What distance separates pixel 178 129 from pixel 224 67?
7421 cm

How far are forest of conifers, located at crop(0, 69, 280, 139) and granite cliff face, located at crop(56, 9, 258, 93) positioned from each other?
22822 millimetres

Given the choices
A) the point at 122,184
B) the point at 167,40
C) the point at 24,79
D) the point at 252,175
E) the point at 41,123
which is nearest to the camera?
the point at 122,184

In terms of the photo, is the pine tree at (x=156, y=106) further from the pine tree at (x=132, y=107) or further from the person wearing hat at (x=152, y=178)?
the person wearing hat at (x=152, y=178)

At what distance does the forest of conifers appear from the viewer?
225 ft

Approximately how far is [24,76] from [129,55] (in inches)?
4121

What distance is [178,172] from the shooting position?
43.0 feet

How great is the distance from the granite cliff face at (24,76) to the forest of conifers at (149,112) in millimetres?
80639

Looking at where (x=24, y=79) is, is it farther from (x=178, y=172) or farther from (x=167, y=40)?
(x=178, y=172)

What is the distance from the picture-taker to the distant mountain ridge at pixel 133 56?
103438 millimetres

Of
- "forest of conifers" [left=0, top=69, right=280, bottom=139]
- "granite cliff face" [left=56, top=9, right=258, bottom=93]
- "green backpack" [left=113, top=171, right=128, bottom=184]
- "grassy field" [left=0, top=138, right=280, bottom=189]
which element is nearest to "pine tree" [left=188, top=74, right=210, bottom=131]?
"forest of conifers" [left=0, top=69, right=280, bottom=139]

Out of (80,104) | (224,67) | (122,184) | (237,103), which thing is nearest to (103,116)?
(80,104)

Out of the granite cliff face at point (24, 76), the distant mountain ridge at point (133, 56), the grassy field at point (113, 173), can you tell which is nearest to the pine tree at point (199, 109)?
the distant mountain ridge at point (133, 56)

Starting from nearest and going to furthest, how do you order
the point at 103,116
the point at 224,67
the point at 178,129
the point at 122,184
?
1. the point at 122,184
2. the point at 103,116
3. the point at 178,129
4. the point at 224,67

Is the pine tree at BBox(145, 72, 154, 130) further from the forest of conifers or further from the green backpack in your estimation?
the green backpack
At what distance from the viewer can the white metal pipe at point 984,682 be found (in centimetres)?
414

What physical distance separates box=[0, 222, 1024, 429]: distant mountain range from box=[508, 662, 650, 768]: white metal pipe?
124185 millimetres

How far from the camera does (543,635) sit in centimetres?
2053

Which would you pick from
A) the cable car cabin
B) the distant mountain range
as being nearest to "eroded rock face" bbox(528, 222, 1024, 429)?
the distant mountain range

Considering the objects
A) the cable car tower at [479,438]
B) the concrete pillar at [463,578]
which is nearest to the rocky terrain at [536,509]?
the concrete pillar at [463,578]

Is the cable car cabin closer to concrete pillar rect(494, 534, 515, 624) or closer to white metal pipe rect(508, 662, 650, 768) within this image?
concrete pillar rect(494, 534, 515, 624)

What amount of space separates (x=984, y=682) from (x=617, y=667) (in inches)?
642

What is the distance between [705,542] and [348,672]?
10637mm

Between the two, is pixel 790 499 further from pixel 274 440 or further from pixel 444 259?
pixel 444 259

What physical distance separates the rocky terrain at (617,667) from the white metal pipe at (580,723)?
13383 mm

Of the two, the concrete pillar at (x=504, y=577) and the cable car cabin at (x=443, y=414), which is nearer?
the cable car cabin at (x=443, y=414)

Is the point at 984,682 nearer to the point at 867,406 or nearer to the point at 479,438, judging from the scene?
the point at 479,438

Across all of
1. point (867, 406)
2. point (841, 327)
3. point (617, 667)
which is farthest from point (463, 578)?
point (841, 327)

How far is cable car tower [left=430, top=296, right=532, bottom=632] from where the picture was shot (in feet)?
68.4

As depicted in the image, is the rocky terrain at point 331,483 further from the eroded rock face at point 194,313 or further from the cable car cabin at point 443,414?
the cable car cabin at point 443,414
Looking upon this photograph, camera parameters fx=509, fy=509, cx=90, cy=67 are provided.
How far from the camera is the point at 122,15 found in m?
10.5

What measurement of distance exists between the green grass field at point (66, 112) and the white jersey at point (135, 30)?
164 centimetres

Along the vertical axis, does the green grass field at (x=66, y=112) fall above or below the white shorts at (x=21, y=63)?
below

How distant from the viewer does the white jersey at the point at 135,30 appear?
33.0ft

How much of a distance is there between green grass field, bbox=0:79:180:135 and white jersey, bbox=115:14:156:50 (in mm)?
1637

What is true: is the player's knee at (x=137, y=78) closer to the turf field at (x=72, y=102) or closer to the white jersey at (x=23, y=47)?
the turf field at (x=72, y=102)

+--

### What is expected
Please put the records from the line with "Given the choices" up to and including the line with "103438 millimetres" into a Markdown table with the columns Row and Line, skipping blank lines.

### Final answer
| Row | Line |
|---|---|
| 1 | Given the choices |
| 2 | A) the point at 122,184 |
| 3 | B) the point at 167,40 |
| 4 | C) the point at 24,79 |
| 5 | D) the point at 252,175 |
| 6 | E) the point at 41,123 |
| 7 | which is nearest to the camera? |
| 8 | the point at 122,184 |
| 9 | In terms of the photo, is the pine tree at (x=156, y=106) further from the pine tree at (x=132, y=107) or further from the person wearing hat at (x=152, y=178)? |
| 10 | the person wearing hat at (x=152, y=178) |
| 11 | At what distance does the forest of conifers appear from the viewer? |
| 12 | 225 ft |
| 13 | Approximately how far is [24,76] from [129,55] (in inches)? |
| 14 | 4121 |
| 15 | What distance is [178,172] from the shooting position? |
| 16 | 43.0 feet |
| 17 | How great is the distance from the granite cliff face at (24,76) to the forest of conifers at (149,112) in millimetres? |
| 18 | 80639 |
| 19 | Looking at where (x=24, y=79) is, is it farther from (x=178, y=172) or farther from (x=167, y=40)? |
| 20 | (x=178, y=172) |
| 21 | What is the distance from the picture-taker to the distant mountain ridge at pixel 133 56? |
| 22 | 103438 millimetres |